There was a satin cloth, dyed bog ochre and wrapped around a bundle, which he picked up and put down at Áine’s feet. With delicate fingers she caught the corner to lift, and the cloth fell into pieces as she laid it in her lap.
Within the satin was a little dress, doll-sized and very perfect. It was of silk and dotted with pearls: both fabric and pearls the color of amber. “What is it?” asked Donncha, and he was abashed, for he felt his voice too loud for the little dress.
“A rich playtoy?” ventured Anraí.
Áine chuckled, but wanly. “It’s a baptismal gown, Donncha. I’m sure it was white as snow. Poor babe.”
“Not too poor,” said her husband.
Something black fell out of the bundle and landed at Ruairí’s feet. He lifted it and it made a noise. It had shiny sparks on the two bulbs at the ends and was about four inches long. “A rattle,” said Áine, taking it. “A silver baby’s rattle. With jewels. What a shame.”

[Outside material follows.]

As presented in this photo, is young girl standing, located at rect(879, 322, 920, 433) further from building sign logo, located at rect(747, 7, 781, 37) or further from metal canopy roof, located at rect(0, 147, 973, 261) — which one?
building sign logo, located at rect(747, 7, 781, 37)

“I don’t see the shame,” said Anraí.
“The poor babe never had the use of it.”
Her husband growled and leaned against a stall door. “What use does a child get out of such a bauble? I doubt he’d ever have been allowed to touch it.”
Ruairí, having no interest in rattles, delved deeper in the box. “Here we go, my dearies.” He pulled out something long and shining.
It was of gold and garnets, or perhaps rubies, and neither time nor the bog had had power to dim it. In its middle hung a single tear of cherry red. Smiling at Anraí, he placed the thing against Áine’s worn forehead, with the drop above her eyes.
“Dear me, let me look at that,” she cried and grasped it. She let out her breath in a long, quiet hiss. All in the room stared, even the horses, and Anraí squatted down beside his wife. “There is your house roof, Ruairí,” he stated. “Your slates and your plaster and your hand-painted wallpaper, and whatever else will please your own lady.”
Ruairí’s smile was tentative. “I don’t think so.”